# What the exercise asks
Below are some entries. Repeat exactly the lines from the one with "بازسازی کابینت آشپزخانه" through the one with "যুদ্ধদিনের কথা", and only those.

# Data shown
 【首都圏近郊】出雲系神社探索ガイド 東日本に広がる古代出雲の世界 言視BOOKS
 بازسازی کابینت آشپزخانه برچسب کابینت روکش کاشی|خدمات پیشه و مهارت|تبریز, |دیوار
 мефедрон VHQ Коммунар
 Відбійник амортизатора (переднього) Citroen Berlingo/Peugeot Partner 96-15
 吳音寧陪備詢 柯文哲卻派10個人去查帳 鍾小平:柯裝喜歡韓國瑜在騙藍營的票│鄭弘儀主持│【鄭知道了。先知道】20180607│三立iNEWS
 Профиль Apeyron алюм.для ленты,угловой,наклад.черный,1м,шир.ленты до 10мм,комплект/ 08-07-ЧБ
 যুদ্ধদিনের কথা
--
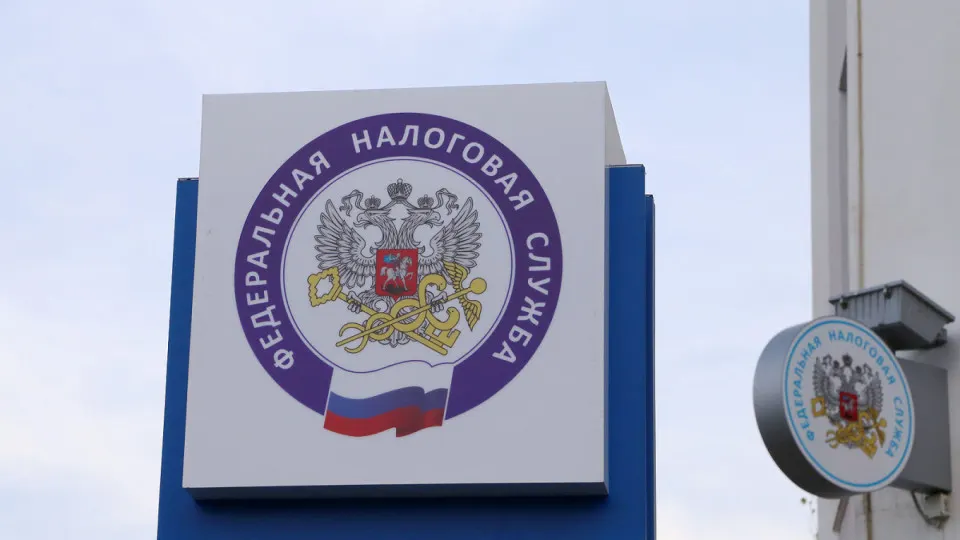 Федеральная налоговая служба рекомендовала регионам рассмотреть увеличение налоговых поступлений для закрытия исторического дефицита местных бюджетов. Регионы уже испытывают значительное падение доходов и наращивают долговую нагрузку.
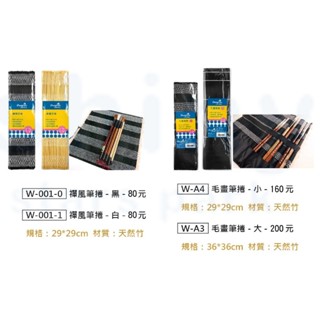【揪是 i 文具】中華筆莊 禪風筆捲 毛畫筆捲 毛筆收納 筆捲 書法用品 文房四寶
...
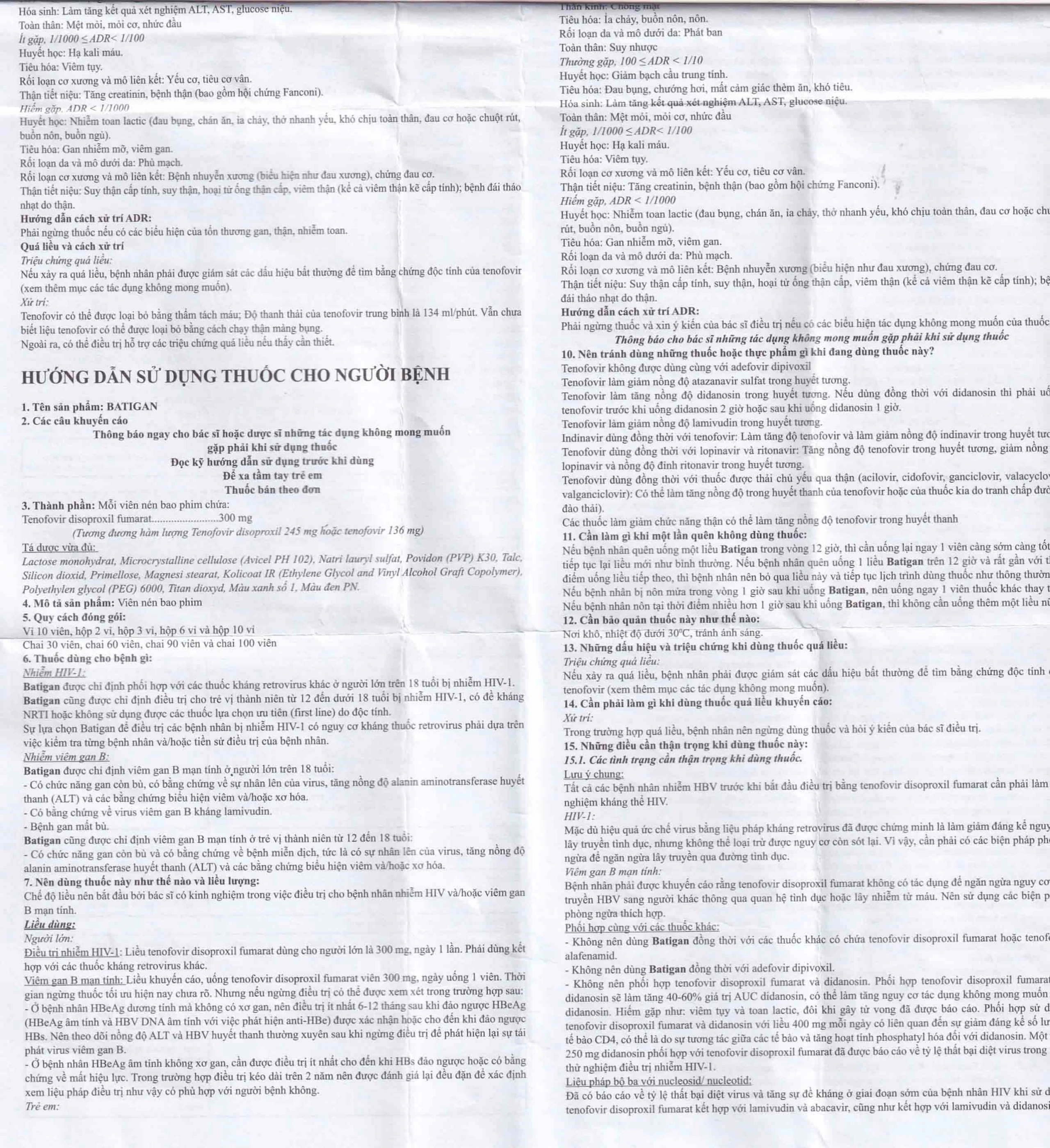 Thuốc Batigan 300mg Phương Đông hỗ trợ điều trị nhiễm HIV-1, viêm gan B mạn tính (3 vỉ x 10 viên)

# Finished task
 بازسازی کابینت آشپزخانه برچسب کابینت روکش کاشی|خدمات پیشه و مهارت|تبریز, |دیوار
 мефедрон VHQ Коммунар
 Відбійник амортизатора (переднього) Citroen Berlingo/Peugeot Partner 96-15
 吳音寧陪備詢 柯文哲卻派10個人去查帳 鍾小平:柯裝喜歡韓國瑜在騙藍營的票│鄭弘儀主持│【鄭知道了。先知道】20180607│三立iNEWS
 Профиль Apeyron алюм.для ленты,угловой,наклад.черный,1м,шир.ленты до 10мм,комплект/ 08-07-ЧБ
 যুদ্ধদিনের কথা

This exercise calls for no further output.